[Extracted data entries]
-=-=-=-=-
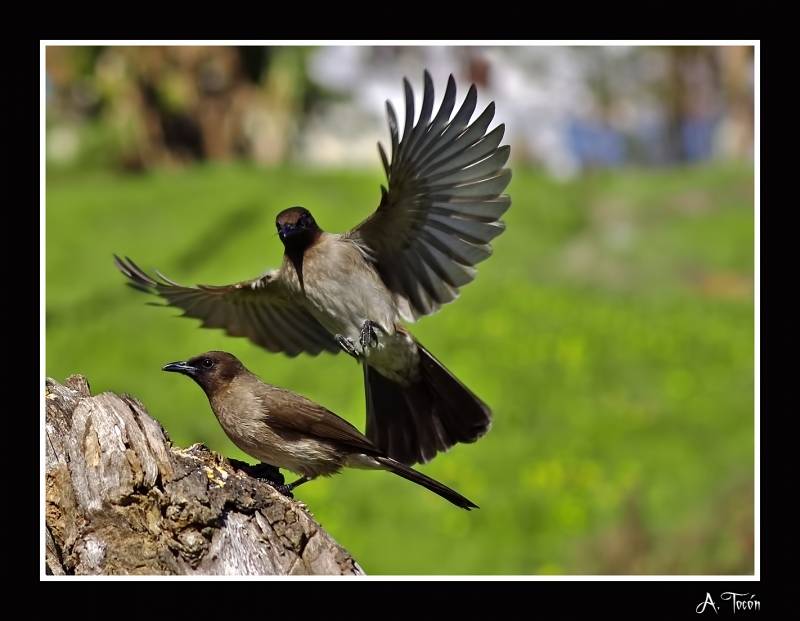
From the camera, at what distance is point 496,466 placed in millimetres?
12828

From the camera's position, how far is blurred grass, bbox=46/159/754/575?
467 inches

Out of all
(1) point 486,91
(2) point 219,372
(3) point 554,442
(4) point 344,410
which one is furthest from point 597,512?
(1) point 486,91

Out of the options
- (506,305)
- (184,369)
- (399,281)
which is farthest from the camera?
(506,305)

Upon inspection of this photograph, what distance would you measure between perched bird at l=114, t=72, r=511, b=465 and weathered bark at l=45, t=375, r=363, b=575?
162cm

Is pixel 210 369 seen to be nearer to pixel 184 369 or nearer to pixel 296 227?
pixel 184 369

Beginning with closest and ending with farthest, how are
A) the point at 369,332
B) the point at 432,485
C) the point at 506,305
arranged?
the point at 432,485 < the point at 369,332 < the point at 506,305

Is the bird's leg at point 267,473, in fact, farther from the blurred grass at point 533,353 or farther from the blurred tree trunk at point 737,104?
the blurred tree trunk at point 737,104

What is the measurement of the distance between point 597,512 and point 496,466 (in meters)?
1.38

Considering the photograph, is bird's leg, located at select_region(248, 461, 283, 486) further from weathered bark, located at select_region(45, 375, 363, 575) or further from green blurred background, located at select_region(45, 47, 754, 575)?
green blurred background, located at select_region(45, 47, 754, 575)

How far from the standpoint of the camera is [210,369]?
265 inches

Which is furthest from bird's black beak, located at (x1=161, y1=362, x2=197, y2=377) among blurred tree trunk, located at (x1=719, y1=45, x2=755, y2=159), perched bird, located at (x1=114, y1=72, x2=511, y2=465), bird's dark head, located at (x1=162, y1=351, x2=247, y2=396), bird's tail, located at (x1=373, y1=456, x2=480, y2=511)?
blurred tree trunk, located at (x1=719, y1=45, x2=755, y2=159)

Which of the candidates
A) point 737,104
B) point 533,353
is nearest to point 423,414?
point 533,353

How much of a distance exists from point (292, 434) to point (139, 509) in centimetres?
113

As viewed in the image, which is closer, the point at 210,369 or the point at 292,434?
the point at 292,434
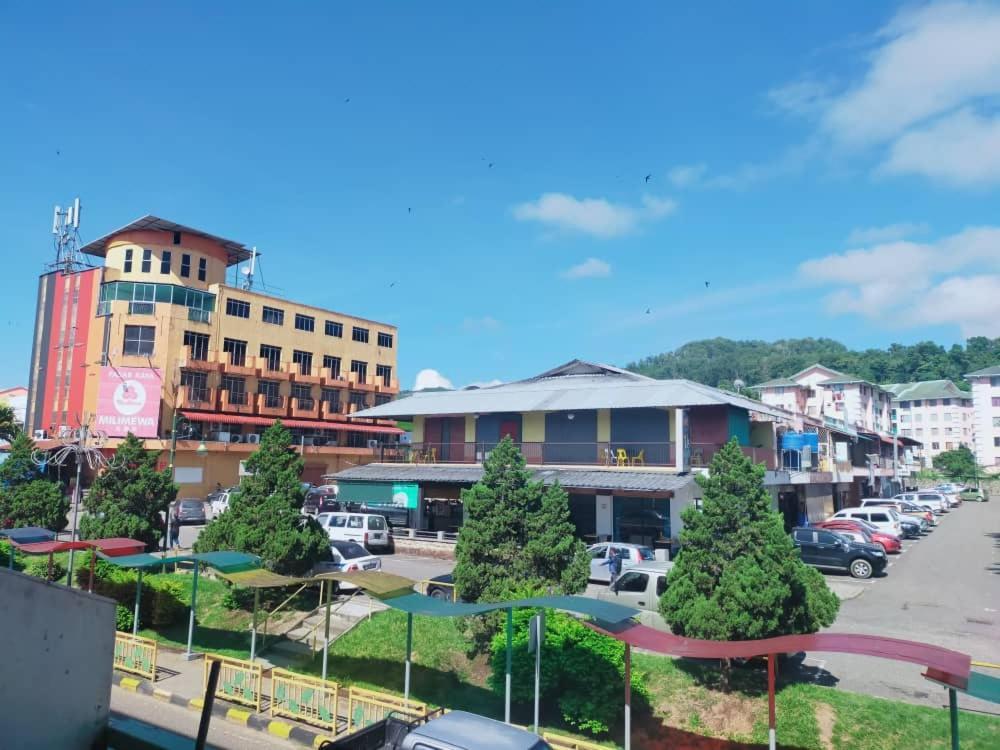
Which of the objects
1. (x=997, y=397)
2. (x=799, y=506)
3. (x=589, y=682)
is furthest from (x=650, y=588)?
(x=997, y=397)

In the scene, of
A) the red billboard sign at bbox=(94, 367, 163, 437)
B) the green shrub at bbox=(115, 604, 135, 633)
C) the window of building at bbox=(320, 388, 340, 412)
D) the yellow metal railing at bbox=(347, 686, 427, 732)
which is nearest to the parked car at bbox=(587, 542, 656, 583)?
the yellow metal railing at bbox=(347, 686, 427, 732)

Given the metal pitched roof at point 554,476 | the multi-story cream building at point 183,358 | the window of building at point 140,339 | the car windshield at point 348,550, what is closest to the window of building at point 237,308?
the multi-story cream building at point 183,358

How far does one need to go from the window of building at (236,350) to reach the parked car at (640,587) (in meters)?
42.4

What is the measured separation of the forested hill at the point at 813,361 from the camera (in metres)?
132

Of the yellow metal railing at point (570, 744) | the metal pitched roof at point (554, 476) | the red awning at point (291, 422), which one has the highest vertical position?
the red awning at point (291, 422)

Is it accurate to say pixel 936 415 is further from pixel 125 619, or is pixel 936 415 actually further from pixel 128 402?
pixel 125 619

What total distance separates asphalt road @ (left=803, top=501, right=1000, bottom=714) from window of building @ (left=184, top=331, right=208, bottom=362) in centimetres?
4329

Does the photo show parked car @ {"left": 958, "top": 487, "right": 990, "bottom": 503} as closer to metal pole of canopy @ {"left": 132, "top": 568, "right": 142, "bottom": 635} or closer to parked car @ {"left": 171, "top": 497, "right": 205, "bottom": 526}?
parked car @ {"left": 171, "top": 497, "right": 205, "bottom": 526}

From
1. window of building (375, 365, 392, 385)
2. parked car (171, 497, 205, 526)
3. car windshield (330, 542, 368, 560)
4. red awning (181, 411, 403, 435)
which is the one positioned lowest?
parked car (171, 497, 205, 526)

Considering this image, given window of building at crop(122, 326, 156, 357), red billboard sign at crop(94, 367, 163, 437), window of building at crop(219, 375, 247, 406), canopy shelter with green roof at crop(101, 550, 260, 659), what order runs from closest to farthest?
canopy shelter with green roof at crop(101, 550, 260, 659) < red billboard sign at crop(94, 367, 163, 437) < window of building at crop(122, 326, 156, 357) < window of building at crop(219, 375, 247, 406)

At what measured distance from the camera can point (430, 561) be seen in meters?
27.4

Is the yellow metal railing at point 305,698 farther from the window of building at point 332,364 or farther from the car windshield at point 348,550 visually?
the window of building at point 332,364

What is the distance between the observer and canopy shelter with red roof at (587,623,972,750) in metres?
6.82

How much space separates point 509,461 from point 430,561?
1431cm
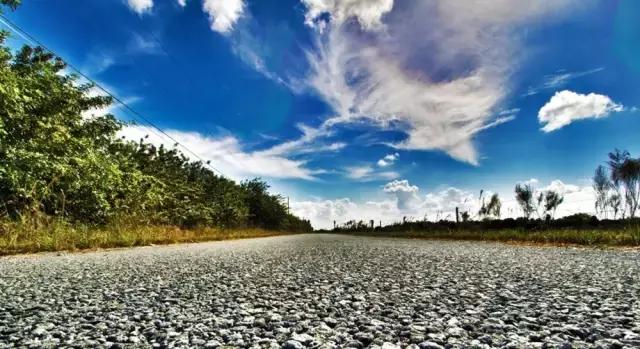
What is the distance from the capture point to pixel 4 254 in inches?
285

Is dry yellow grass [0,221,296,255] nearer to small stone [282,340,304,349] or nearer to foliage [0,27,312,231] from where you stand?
foliage [0,27,312,231]

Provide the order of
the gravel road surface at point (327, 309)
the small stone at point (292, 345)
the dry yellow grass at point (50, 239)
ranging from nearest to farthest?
the small stone at point (292, 345) < the gravel road surface at point (327, 309) < the dry yellow grass at point (50, 239)

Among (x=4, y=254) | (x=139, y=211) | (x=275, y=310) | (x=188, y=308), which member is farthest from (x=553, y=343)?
(x=139, y=211)

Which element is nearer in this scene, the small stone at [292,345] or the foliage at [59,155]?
the small stone at [292,345]

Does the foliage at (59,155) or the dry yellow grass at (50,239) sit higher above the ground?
the foliage at (59,155)

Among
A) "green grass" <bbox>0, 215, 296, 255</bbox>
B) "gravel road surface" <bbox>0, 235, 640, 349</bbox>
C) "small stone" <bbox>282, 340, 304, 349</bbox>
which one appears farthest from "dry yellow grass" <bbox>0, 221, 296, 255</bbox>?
"small stone" <bbox>282, 340, 304, 349</bbox>

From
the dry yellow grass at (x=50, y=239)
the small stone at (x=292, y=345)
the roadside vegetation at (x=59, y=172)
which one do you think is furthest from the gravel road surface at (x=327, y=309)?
the roadside vegetation at (x=59, y=172)

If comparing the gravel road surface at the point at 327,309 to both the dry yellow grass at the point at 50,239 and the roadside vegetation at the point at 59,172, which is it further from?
the roadside vegetation at the point at 59,172

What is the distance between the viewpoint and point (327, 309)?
2.83m

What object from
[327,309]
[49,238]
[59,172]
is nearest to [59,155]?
[59,172]

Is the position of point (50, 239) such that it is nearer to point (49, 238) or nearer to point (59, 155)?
point (49, 238)

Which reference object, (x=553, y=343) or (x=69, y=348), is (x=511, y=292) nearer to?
(x=553, y=343)

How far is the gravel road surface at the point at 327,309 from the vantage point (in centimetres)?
211

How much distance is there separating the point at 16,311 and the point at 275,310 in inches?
75.6
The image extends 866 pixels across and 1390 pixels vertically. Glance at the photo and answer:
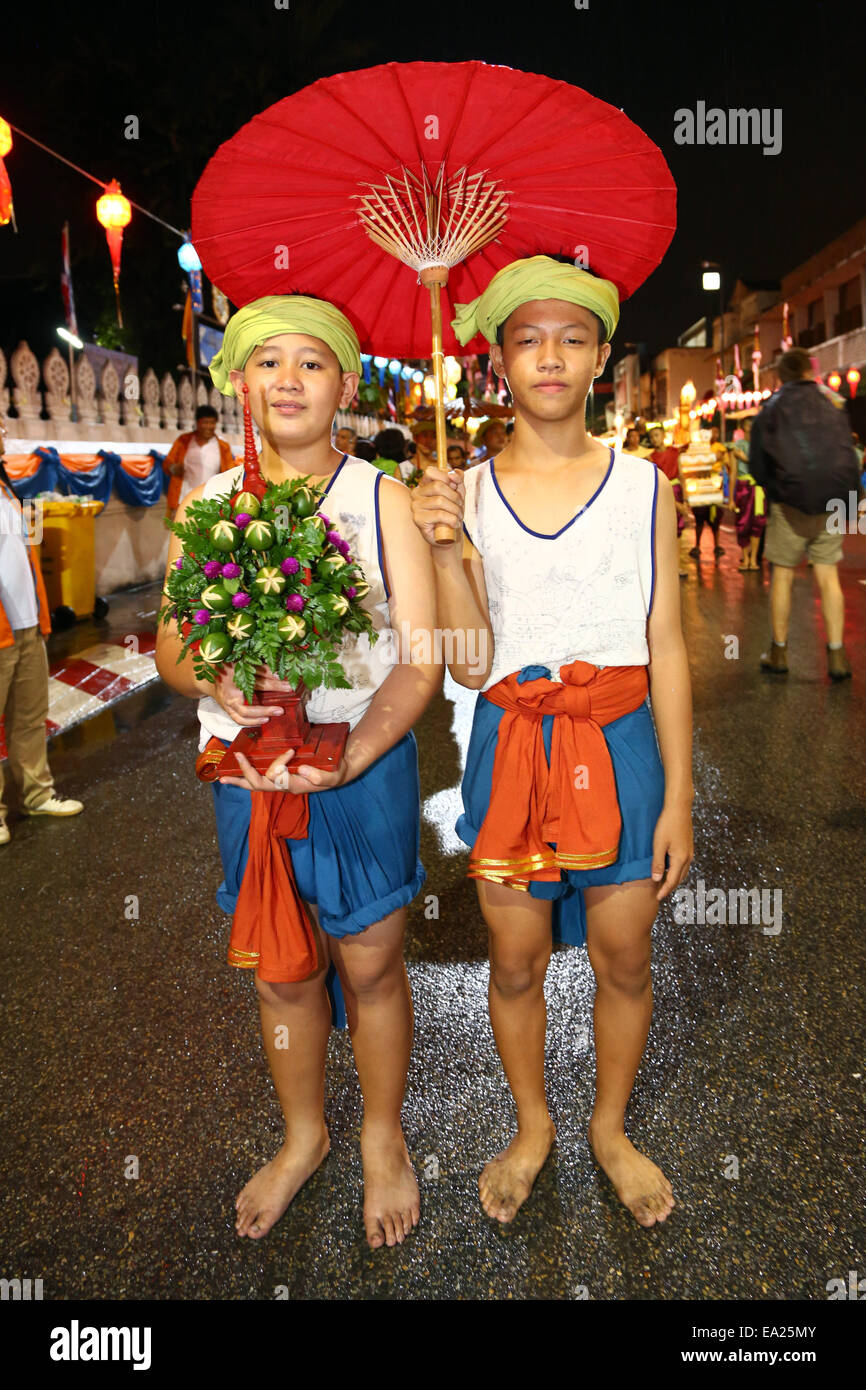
-=-=-=-=-
**Task description**
Convert the part of the listing that opens with the line containing "Does the foliage" and continues through the end of the listing into a JSON list of strings, one string per line, with blank lines and pictures omitted.

**Full solution**
[
  "Does the foliage at (59,155) or the dry yellow grass at (50,239) sit higher above the ground?",
  "the foliage at (59,155)",
  "Among",
  "A) \"green grass\" <bbox>0, 215, 296, 255</bbox>",
  "B) \"gravel road surface\" <bbox>0, 235, 640, 349</bbox>",
  "C) \"small stone\" <bbox>282, 340, 304, 349</bbox>",
  "which one appears farthest from \"dry yellow grass\" <bbox>0, 221, 296, 255</bbox>?",
  "\"small stone\" <bbox>282, 340, 304, 349</bbox>",
  "From",
  "the dry yellow grass at (x=50, y=239)",
  "the small stone at (x=292, y=345)",
  "the roadside vegetation at (x=59, y=172)",
  "which one do you think is furthest from the gravel road surface at (x=327, y=309)?",
  "the roadside vegetation at (x=59, y=172)",
  "If comparing the gravel road surface at the point at 327,309 to both the dry yellow grass at the point at 50,239 and the roadside vegetation at the point at 59,172, which is it further from?",
  "the roadside vegetation at the point at 59,172",
  "What is the distance between the viewpoint and point (327, 309)?",
  "2.83m",
  "What object from",
  "[327,309]",
  "[49,238]",
  "[59,172]",
  "is nearest to [59,155]?",
  "[59,172]",
  "Is the position of point (50, 239) such that it is nearer to point (49, 238) or nearer to point (59, 155)?",
  "point (49, 238)",
  "Which reference object, (x=553, y=343) or (x=69, y=348), is (x=511, y=292) nearer to?",
  "(x=553, y=343)",
  "How far is the gravel road surface at the point at 327,309 from the vantage point (in centimetres)?",
  "211",
  "How much distance is there separating the point at 16,311 and the point at 275,310 in inches?",
  "75.6",
  "The image extends 866 pixels across and 1390 pixels vertically. Glance at the photo and answer:"
]